* Instructions to follow
Where does the word "United" show up in the records? Copy every line that holds it.

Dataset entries

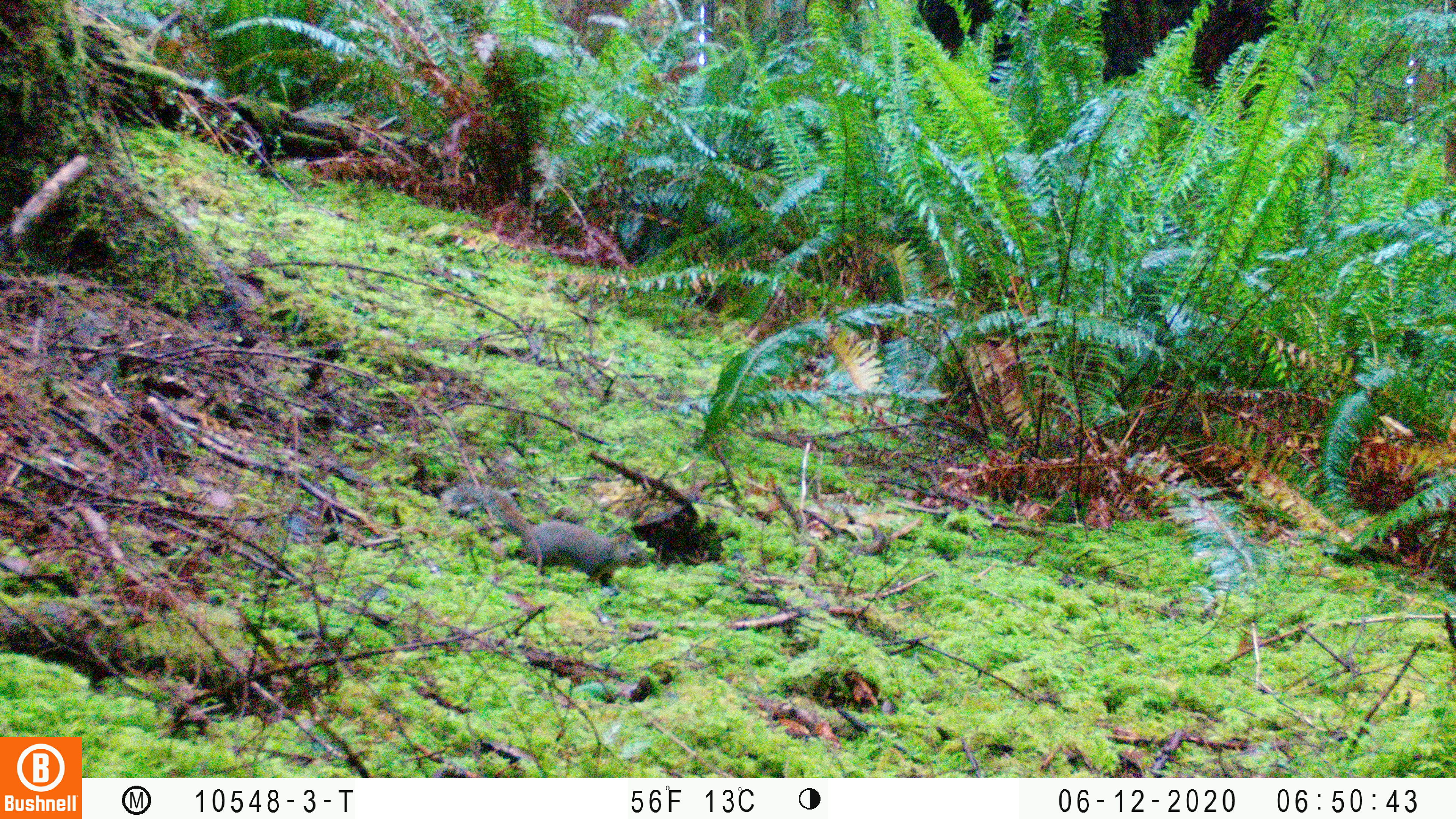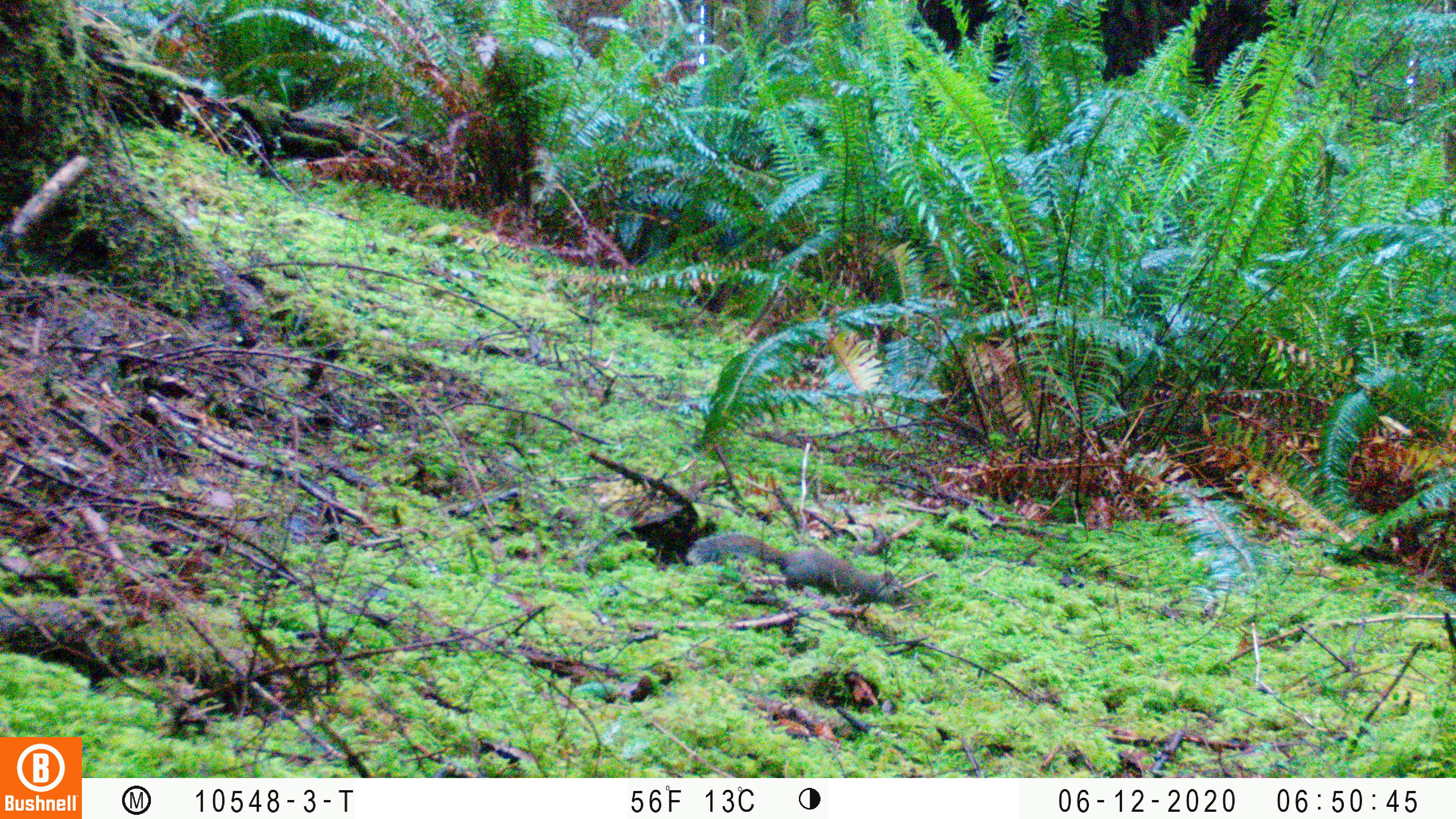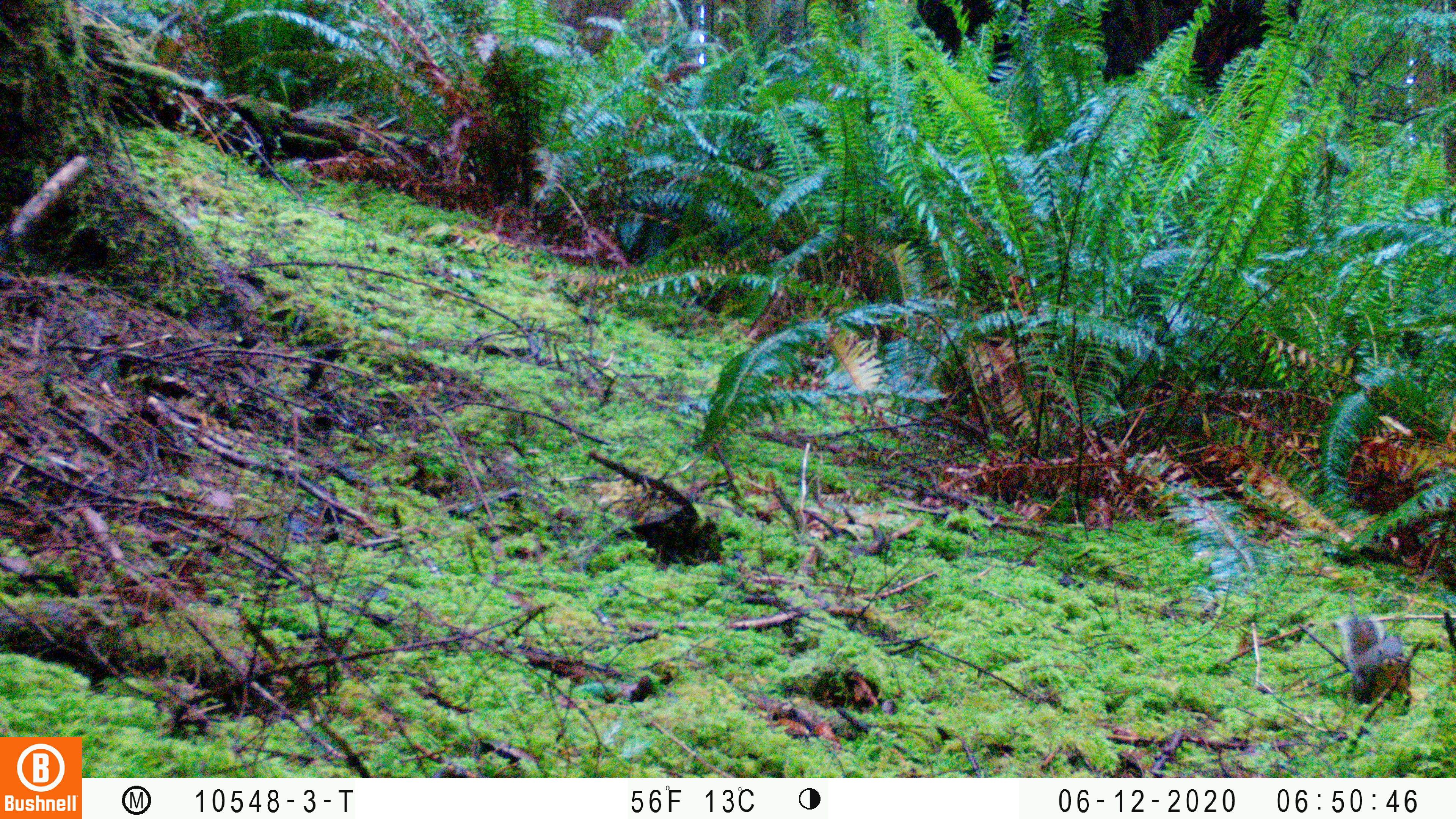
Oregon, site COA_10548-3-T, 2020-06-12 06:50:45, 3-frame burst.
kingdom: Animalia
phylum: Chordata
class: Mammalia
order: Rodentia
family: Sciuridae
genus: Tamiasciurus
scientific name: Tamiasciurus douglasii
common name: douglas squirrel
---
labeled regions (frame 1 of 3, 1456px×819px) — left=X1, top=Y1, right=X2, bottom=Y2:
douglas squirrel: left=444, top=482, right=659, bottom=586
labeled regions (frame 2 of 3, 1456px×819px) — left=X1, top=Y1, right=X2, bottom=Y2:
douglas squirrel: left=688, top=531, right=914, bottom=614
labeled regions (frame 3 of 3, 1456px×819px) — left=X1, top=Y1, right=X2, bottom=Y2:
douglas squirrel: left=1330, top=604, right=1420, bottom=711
* * *
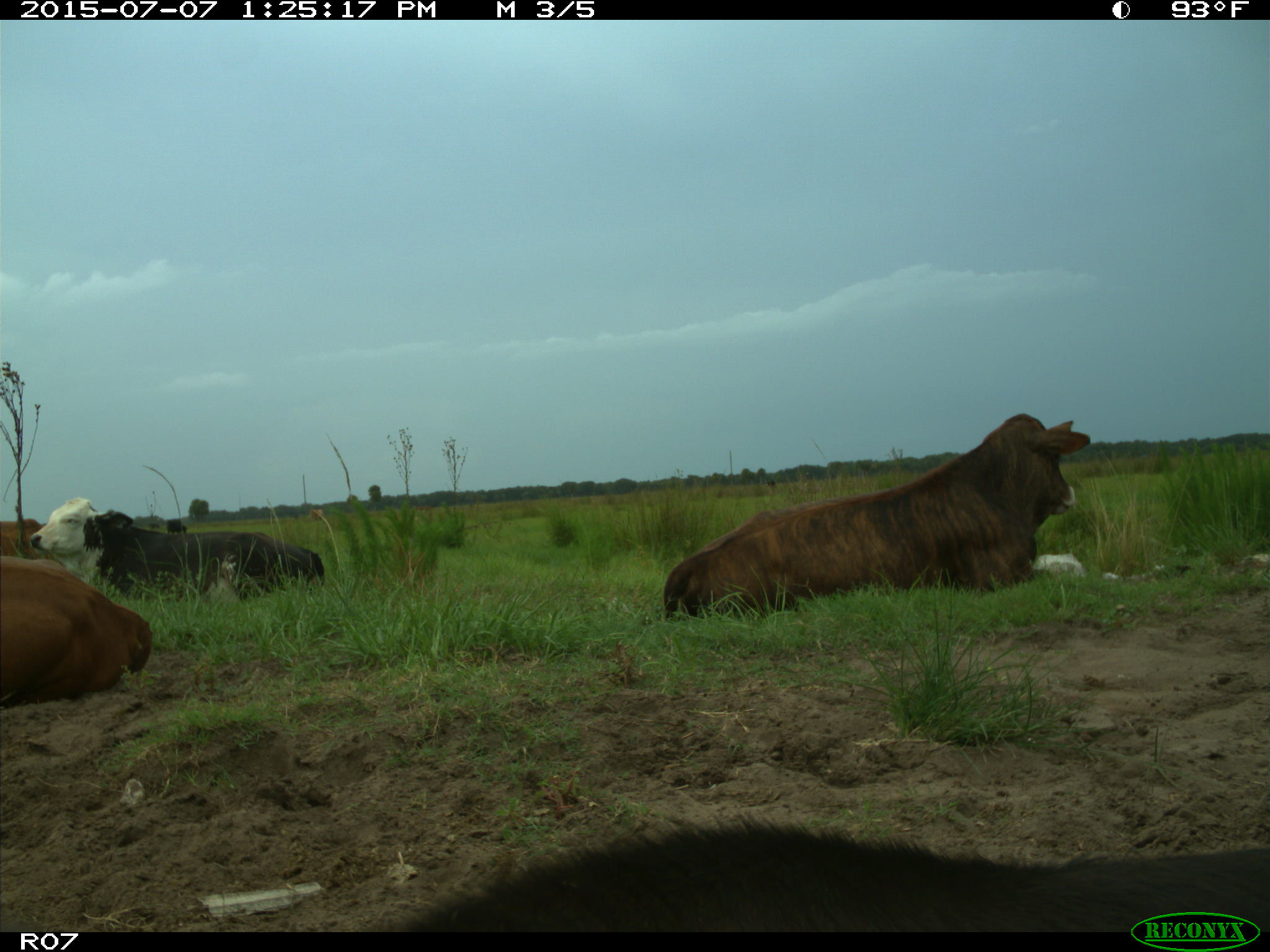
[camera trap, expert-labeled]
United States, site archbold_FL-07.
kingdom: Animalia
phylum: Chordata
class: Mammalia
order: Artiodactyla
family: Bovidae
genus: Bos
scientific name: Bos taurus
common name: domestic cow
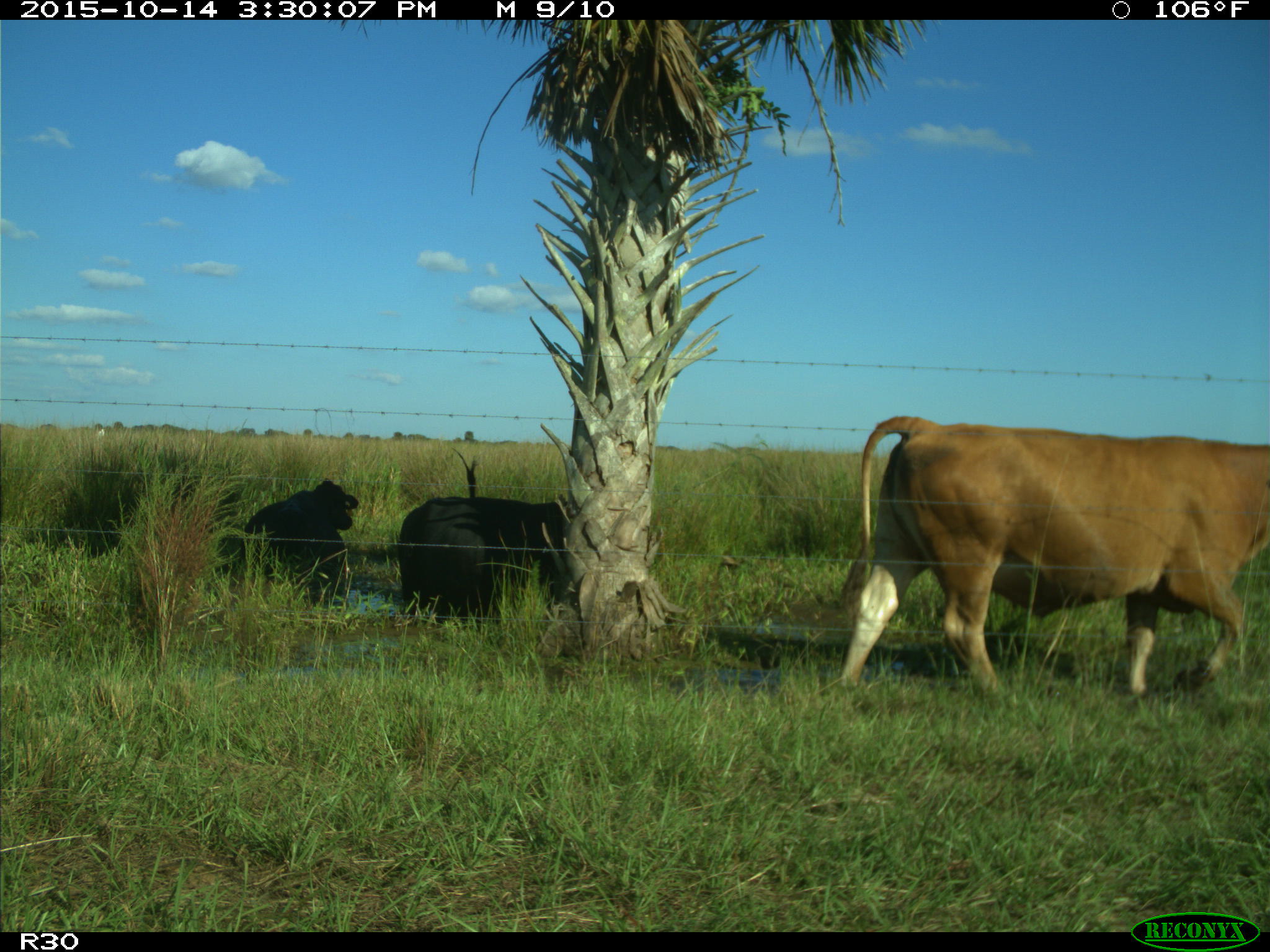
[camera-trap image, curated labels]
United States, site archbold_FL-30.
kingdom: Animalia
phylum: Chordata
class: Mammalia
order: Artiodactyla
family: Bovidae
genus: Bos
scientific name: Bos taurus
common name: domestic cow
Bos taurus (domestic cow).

* Your response
United States, site archbold_FL-07.
United States, site archbold_FL-30.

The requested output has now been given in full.